• Qué hará usted:
[1] De acuerdo con el fragmento sobre las revueltas árabes, ¿de dónde proceden en su mayor parte las armas de la represión?
[2] Indique si cada afirmación concuerda con el fragmento y cite las palabras que lo deciden: (a) en Manama la policía disparó contra los manifestantes; (b) los saldos del exceso represivo en Libia se conocen con precisión; (c) Marruecos y Libia son los casos paradigmáticos de las alianzas de Occidente con regímenes amigos o enemigos.

Los saldos del exceso represivo no pueden conocerse con precisión debido al férreo bloqueo impuesto por el gobierno a las telecomunicaciones, pero el hecho mismo de emplear a plenitud la maquinaria de guerra contra civiles desarmados es una muestra inequívoca de los grados de descomposición y extravío a los que ha llegado el otrora hombre fuerte de Libia.

A lo que puede verse, la sucesión de revueltas que ocurren en el mundo árabe en general y en el Magreb en particular no sólo genera una reacción en cadenas entre sociedades, sino también entre los vetustos y disfuncionales aparatos políticos: una vez derribados los gobiernos de Ben Alí, en Túnez, y de Hosni Mubarak, en Egipto, se incrementa el pánico entre los que se mantienen en el poder. La semana pasada, en Manama, la policía disparó contra los manifestantes y luego el ejército atacó con armas de fuego el cortejo fúnebre de una de las víctimas. Episodios similares han ocurrido en Bahrein, Yemen y Marruecos.

Ahora que el mundo se horroriza por los excesos represivos perpetrados por los gobiernos de esos países, es oportuno recordar que en todos los casos, y por encima de viejas discrepancias ideológicas, las armas de la represión proceden, en su mayor parte, de Estados Unidos y de Europa. Ello es un indicador de las alianzas forjadas por Occidente con regímenes amigos o enemigos –Marruecos y Libia son los casos paradigmáticos– con el propósito de asegurar sus intereses geopolíticos, su abasto de petróleo y la estabilidad en el sur del Mediterráneo y la península arábiga, incluso si tales regímenes eran ejemplos de corrupción, de cerrazón antidemocrática y de autoritarismo.

Es claro, por otra parte, que Washington y sus aliados han hecho cuanto les ha sido posible por apuntalar a los gobernantes hoy derrocados o acorralados, así fuera contra la voluntad de sus respectivos pueblos, y por obstruir y retrasar los movimientos emancipadores hoy en curso.

En estos días, desde las capitales europeas y desde la Casa Blanca se insiste en la necesidad de conducir las revueltas árabes hacia los cauces de la democracia y la estabilidad. Tal apuesta es incierta, por decir lo menos, en la medida en que los autoritarismos obstruyeron en forma sistemática el desarrollo de liderazgos y de organizaciones políticas independientes, democráticas y seculares.

Resulta temerario pronosticar, en consecuencia, el rumbo que tomarán los movimientos de protesta en esa vasta región del mundo. En todo caso, el modelo de orden mediterráneo y levantino por el que apostaron estadunidenses y europeos tras el fin de la guerra fría y las guerras neocolonialistas contra Irak parece totalmente superado por los acontecimientos.

• Extracto de datos:
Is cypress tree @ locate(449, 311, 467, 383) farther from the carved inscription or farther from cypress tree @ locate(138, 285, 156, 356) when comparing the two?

• Soluciones:
[1] De Estados Unidos y de Europa.

[2]
(a) Sí: "en Manama, la policía disparó contra los manifestantes".
(b) No: "no pueden conocerse con precisión".
(c) Sí: "Marruecos y Libia son los casos paradigmáticos".